Prof Cham, cesetlerin laboratuarda tutulduğunu, burada bombalardaki etkin maddenin ne olduğunun araştırıldığını söyledi. Cham, Otopsi sonucu aldığımız öreklerin bazılarını da yurt dışına yolladık. Bir süre sonra etkin maddenin ne olduğu ortaya çıkacaktır diyordu.

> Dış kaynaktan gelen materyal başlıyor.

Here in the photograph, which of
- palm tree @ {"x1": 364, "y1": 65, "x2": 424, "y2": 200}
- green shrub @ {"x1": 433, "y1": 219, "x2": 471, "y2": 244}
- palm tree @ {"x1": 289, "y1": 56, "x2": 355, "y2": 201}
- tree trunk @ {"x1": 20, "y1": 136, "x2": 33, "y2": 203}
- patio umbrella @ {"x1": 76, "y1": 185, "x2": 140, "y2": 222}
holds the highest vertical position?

Türk askeri gelse de gelmese de...
Savaşın tüm acısını yaşayan Lübnanlılar, Hizbullah taraftarı olsun olmasın İsrail bombalarının hedefi oldu. Ateşkesin sağlanmasının ardından da acılar unutulmadı. Sadece artık savaşın bitmesi ile birlikte normal hayata yeniden dönmeye çalışan Lübnanlıların çabası kaldı. Ancak sedir ağaçlarının ülkesi, yüzyıllardır olduğu gibi etnik, mezhepsel, dini ayrımların, aykırılıkların, çatışmaların merkezi olmaya devam edecek. 1948den bu yana önce Filistin sorunu ile bölgedeki çatışmaların merkezi durumuna gelen Lübnan, Osmanlıdan bu yana süren etnik çekişmelerin merkezi olmaya devam edecek. Öte yandan hayat Lübnanlılar için savaşa herkesten biraz daha yakın olmanın tedirginliği ile sürüp gidecek. Beyrut ise besbelli bu çatışmanın merkezinde, dünyanın en etkileyici ama en çok yıkıma uğramış şehirlerinden biri olarak kalacak. (MU/EK)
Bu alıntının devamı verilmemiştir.